* _AIM_: Reproduce every one of the records below word for word, leaving out the pictures.

* _EXERCISE INPUTS_:

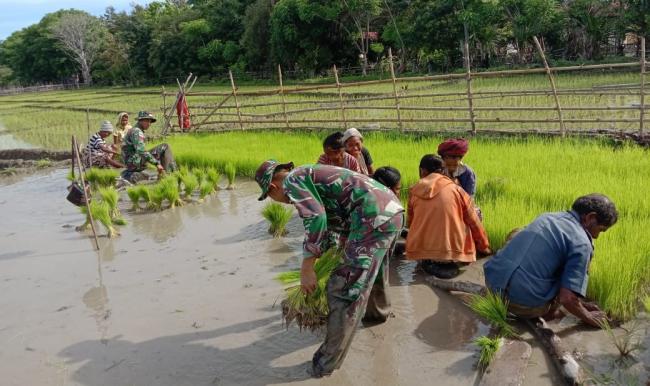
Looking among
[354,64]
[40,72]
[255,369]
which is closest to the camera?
[255,369]

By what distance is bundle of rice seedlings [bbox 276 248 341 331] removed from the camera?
333cm

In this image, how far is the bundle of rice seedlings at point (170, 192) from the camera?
23.1ft

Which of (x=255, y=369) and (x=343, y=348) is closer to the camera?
(x=343, y=348)

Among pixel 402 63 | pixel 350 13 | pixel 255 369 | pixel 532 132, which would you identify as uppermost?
pixel 350 13

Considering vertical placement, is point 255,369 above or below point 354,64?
below

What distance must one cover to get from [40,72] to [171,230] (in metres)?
60.2

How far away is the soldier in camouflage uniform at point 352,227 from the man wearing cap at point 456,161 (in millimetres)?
1688

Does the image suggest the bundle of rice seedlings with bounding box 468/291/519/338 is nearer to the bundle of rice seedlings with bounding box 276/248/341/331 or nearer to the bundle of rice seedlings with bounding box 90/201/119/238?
the bundle of rice seedlings with bounding box 276/248/341/331

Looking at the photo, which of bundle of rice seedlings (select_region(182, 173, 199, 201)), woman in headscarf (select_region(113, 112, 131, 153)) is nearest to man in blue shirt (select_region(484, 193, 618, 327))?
bundle of rice seedlings (select_region(182, 173, 199, 201))

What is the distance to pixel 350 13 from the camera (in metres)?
27.1

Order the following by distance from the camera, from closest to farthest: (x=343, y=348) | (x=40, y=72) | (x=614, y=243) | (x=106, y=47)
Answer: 1. (x=343, y=348)
2. (x=614, y=243)
3. (x=106, y=47)
4. (x=40, y=72)

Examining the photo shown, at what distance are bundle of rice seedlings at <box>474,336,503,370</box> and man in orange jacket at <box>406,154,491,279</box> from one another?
106 centimetres

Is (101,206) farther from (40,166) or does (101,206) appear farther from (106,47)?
(106,47)

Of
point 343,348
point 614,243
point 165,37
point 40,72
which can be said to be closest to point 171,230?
point 343,348
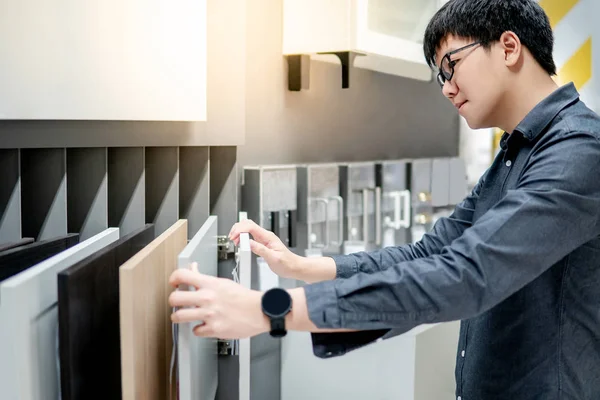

* _WORKED ANSWER_:
Looking among
[354,64]
[40,72]
[255,369]
which is closest to the camera?
[255,369]

By what distance is bundle of rice seedlings [bbox 276 248 341 331] removed from the camera?
333cm

In this image, how far is the bundle of rice seedlings at point (170, 192) from the camera?
23.1ft

Which of (x=255, y=369) and (x=343, y=348) is closer to the camera?
(x=343, y=348)

Among pixel 402 63 | pixel 350 13 | pixel 255 369 | pixel 532 132, which would you identify as uppermost?
pixel 350 13

Considering vertical placement, is point 255,369 above or below point 354,64?
below

What distance must one cover to get from [40,72] to [171,230] (in metres)?
60.2

How far away is the soldier in camouflage uniform at point 352,227 from the man wearing cap at point 456,161 (in millimetres)?
1688

Does the image suggest the bundle of rice seedlings with bounding box 468/291/519/338 is nearer to the bundle of rice seedlings with bounding box 276/248/341/331 or nearer to the bundle of rice seedlings with bounding box 90/201/119/238?
the bundle of rice seedlings with bounding box 276/248/341/331

Looking at the photo, which of bundle of rice seedlings (select_region(182, 173, 199, 201)), woman in headscarf (select_region(113, 112, 131, 153)) is nearest to man in blue shirt (select_region(484, 193, 618, 327))?
bundle of rice seedlings (select_region(182, 173, 199, 201))

What is the distance to pixel 350 13 from the camera (in metres)?
27.1

Order the following by distance from the camera, from closest to farthest: (x=343, y=348) | (x=40, y=72) | (x=614, y=243) | (x=106, y=47)
Answer: 1. (x=343, y=348)
2. (x=614, y=243)
3. (x=106, y=47)
4. (x=40, y=72)

Examining the photo shown, at what distance are bundle of rice seedlings at <box>474,336,503,370</box> and man in orange jacket at <box>406,154,491,279</box> from one another?
106 centimetres

Is (101,206) farther from (40,166) or does (101,206) appear farther from (106,47)?
(106,47)

Of
point 343,348
point 614,243
point 165,37
point 40,72
which can be said to be closest to point 171,230?
point 343,348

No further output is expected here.